The reported authorized disclosure of the Iraq information was around the time in 2003 that the Iraq invasion was being challenged after U.S. forces failed to find weapons of mass destruction.

Plame's CIA status was made public in a July 14, 2003 column by syndicated columnist Robert Novak, eight days after her husband, former U.S. Ambassador Joseph Wilson, accused the Bush administration of twisting prewar intelligence to exaggerate the Iraqi threat from weapons of mass destruction, according to the Associated Press.

In 2002, the CIA sent Wilson to Africa to investigate intelligence that Iraq had an agreement to acquire uranium yellowcake from Niger, and Wilson concluded that there was no such arrangement.

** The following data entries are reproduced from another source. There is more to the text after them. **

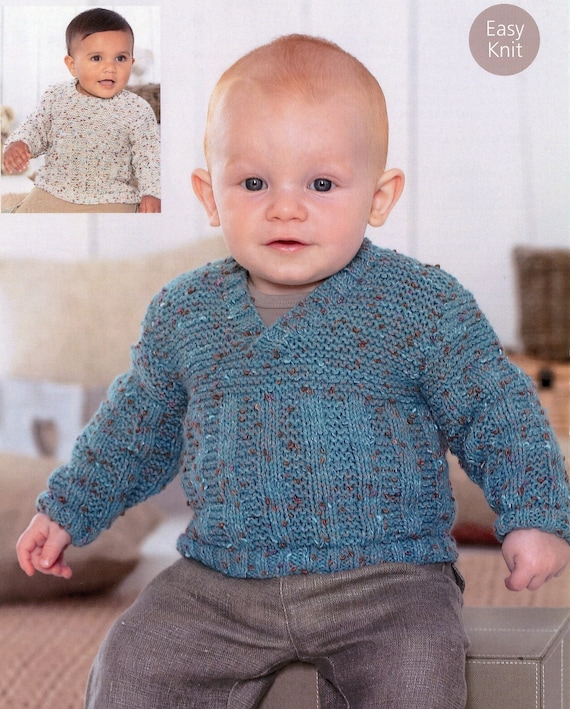 Baby Knit Textured Sweater 0 6 6 12 MONTH 1 2 2 3 4 5 6 7 YR Vintage Knitting Pattern PDF File Only Etsy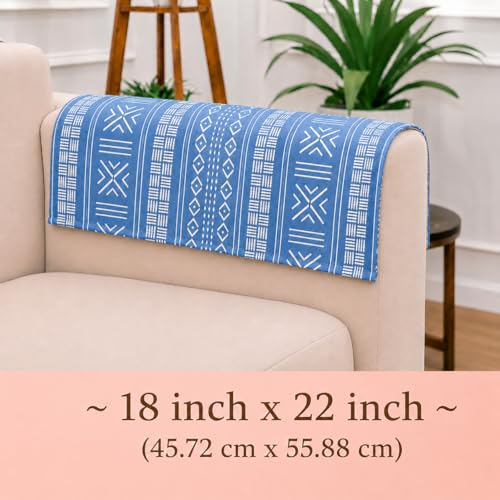 Image of STITCHNEST 'Verdant Bohemian Stories' Sofa Armrest Cover | Elegant Jacquard Fabric, Washable & Durable for Modern Living (18 x 22 Inches)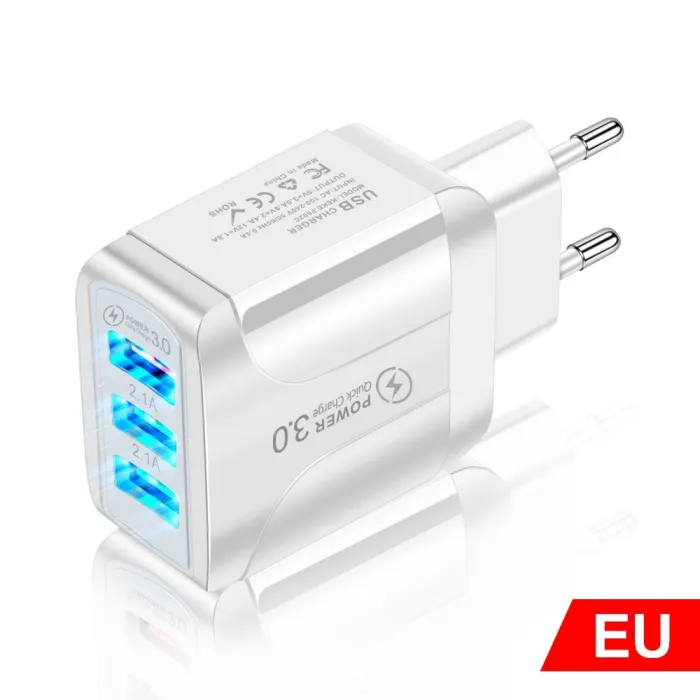 3 USB-porter lader - 3.0 hurtiglading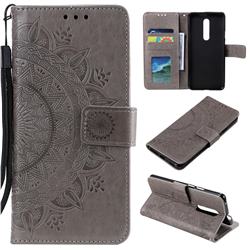 Intricate Embossing Datura Leather Wallet Case for OnePlus 7 Pro - Gray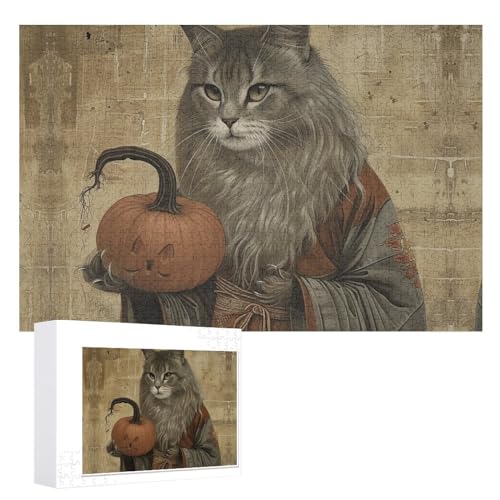 1000 Puzzleteile, personalisierte Puzzles für Erwachsene, langhaarige Katzenpuzzle, personalisierte Fotopuzzle, klassisches Holzpuzzle für Hochzeit, Geburtstag von DJUETRUI
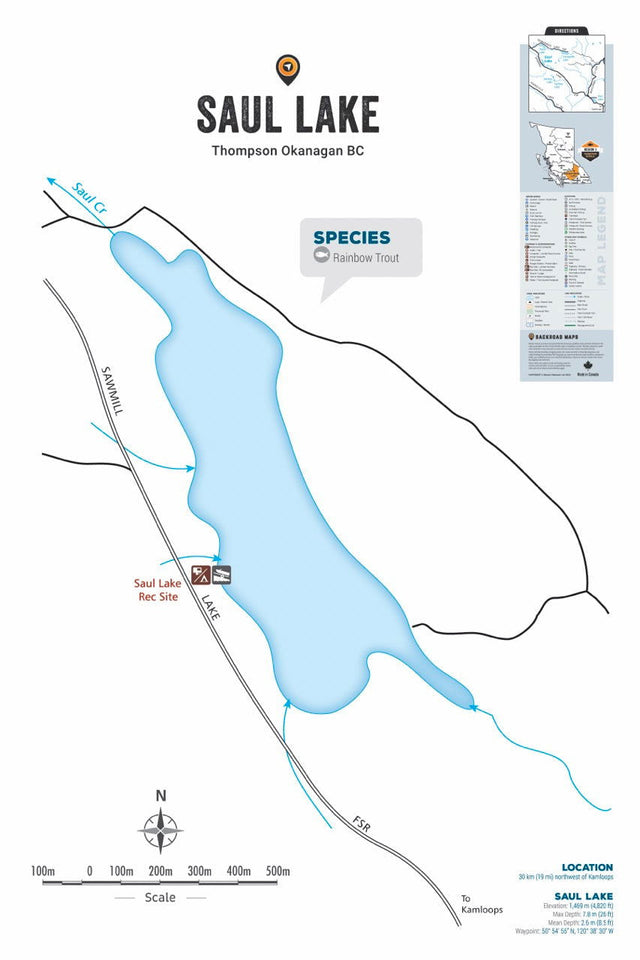 FTOBC176 Saul Lake - Wall Map - Backroad Maps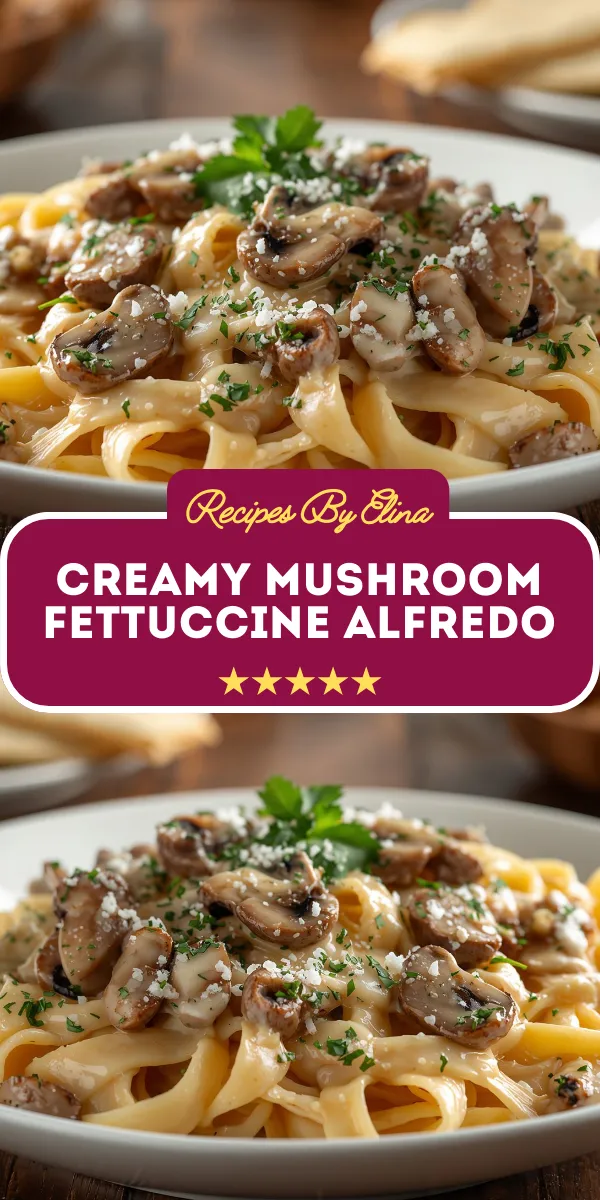 Creamy Mushroom Fettuccine Alfredo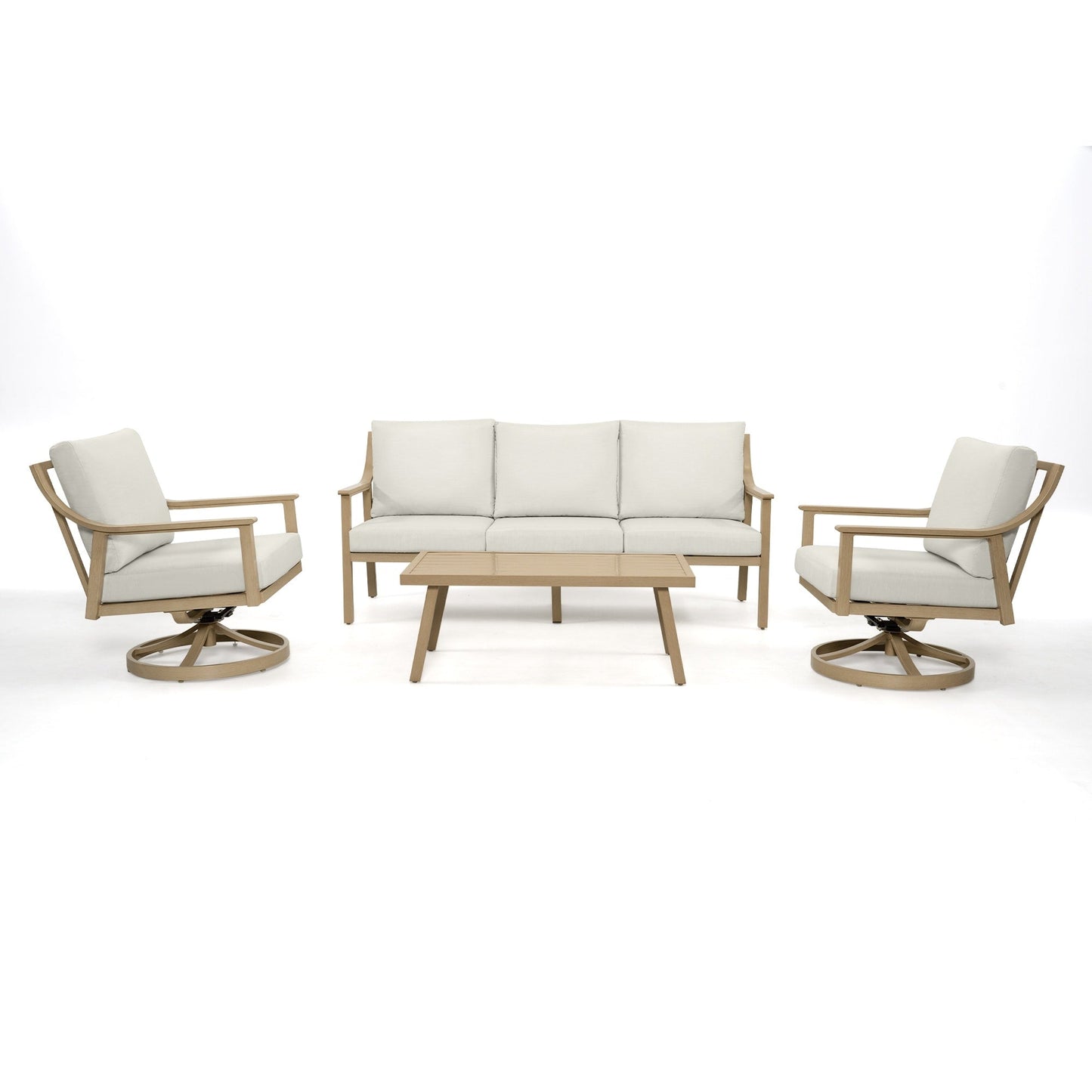 5-Person Aluminum Patio Conversation Set with Swivel Chairs, Coffee Table and Cushions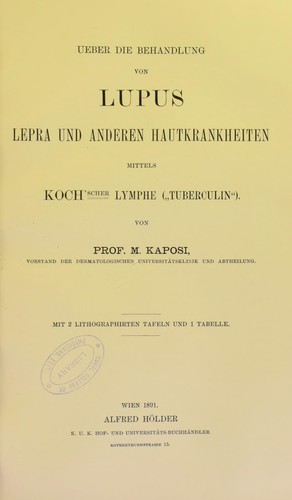 Cover for Ueber die Behandlung von Lupus, Lepra und anderen Hautkrankheiten mittels Koch'scher Lymphe ("Tuberculin")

According to grand jury testimony by New York Times reporter Judith Miller, Libby told her of Plame's employment on July 8, 2003, shortly after the White House aide received authorization by President Bush through Cheney to release sensitive Iraq information, according to the court filing.

Libby's conversation with Miller "occurred only after the vice president advised defendant that the president specifically had authorized defendant to disclose certain information in the National Intelligence Estimate," the papers by Special Counsel Patrick Fitzgerald stated, although they did not specify the "certain information."

"Defendant testified that the circumstances of his conversation with reporter Miller -- getting approval from the president through the vice president to discuss material that would be classified but for that approval -- were unique in his recollection," the papers added.

Libby is accused of making false statements about how he learned of Plame's identity and what he told reporters about it.